Она потерла коленки и выпрямилась. Он никак не мог привыкнуть к ее росточку. Все равно что смотреть на хорошенькую девушку за квартал от себя, только эта от него в полутора ярдах, и видно ее во всех подробностях.
- Ну, если это сон, то я тоже сплю и в следующий раз собираюсь заказать сон получше. Может, перестанешь глаза-то таращить и предложишь мне наперсток чаю хотя бы? Я вся разбита с дороги.
- Вы... вы фея.
- Умница. А ты смертный, вот и разобрались, стало быть. Так вот, я устала, и настроение у меня поганее некуда - как насчет чайку-то?
"Если это сон, то к чему он? Фантазировать о женщинах - одно дело, но женщины полуфутового роста? Что это говорит нам о вашей самооценке, Вильмос?"
- Слушай, - сказала она, и он увидел, что эта крошка в самом деле измучена, воображаемая она или нет. - Я не гордая, сама бы могла приготовить, только у меня сил нет поворачивать ручки на этой твоей плите.
- Извините. - Он подошел, зажег конфорку, поставил на огонь чайник. Малютка упорно не исчезала и даже протянула ручонки к горелке, чтобы погреть их. - Так вы... в самом деле фея. Не плод моего воображения.
- В самом деле. Не плод.
- Но почему вы говорите... как ирландка?
Она закатила глаза и подула на заслонившую их прядку волос.

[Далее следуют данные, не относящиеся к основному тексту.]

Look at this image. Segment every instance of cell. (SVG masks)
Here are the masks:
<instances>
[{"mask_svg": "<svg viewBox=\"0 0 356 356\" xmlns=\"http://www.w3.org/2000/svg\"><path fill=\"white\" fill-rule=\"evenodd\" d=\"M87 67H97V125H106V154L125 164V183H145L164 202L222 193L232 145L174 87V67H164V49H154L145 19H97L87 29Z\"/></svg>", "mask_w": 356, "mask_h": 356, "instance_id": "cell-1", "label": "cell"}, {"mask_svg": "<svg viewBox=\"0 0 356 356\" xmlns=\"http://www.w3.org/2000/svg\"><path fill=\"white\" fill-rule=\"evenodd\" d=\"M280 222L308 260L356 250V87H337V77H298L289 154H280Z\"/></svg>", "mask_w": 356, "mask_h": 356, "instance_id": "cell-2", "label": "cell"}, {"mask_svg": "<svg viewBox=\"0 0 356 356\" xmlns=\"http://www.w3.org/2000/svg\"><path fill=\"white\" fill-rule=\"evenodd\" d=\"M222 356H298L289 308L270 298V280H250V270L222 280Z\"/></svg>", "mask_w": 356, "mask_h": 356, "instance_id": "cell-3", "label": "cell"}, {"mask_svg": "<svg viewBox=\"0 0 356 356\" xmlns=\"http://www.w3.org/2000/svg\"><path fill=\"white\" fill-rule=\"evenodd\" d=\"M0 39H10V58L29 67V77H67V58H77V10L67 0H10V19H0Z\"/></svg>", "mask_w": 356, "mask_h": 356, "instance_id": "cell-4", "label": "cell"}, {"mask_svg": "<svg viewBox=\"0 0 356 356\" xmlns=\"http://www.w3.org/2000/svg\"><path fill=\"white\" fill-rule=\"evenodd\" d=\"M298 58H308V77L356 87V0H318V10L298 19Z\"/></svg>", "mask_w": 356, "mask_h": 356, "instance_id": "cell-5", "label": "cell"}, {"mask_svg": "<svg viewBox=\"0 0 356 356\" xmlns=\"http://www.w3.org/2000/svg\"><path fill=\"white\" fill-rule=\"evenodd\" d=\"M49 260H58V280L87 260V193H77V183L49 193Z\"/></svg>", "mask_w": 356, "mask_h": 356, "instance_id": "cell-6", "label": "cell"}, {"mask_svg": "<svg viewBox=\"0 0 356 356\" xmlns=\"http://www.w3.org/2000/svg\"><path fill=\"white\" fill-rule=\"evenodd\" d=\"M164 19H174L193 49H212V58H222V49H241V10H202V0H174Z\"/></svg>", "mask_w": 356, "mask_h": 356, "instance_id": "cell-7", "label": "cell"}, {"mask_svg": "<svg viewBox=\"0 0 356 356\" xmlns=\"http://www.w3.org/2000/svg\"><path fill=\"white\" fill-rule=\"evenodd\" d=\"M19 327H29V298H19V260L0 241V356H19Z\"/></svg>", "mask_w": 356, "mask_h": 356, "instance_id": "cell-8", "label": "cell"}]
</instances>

- Ох, и туп же ты! Это не мы говорим, как ирландцы, - это ирландцы говорят, как мы, более или менее. Дошло?
Ситуация понемногу переставала быть вопиюще нереальной, но оставалась столь же необъяснимой. Чайник закипел, и фея снова поднялась на полфута в воздух, уворачиваясь от струи пара. Тео, двигаясь как заведенный, достал из буфета два чайных пакетика и две чашки.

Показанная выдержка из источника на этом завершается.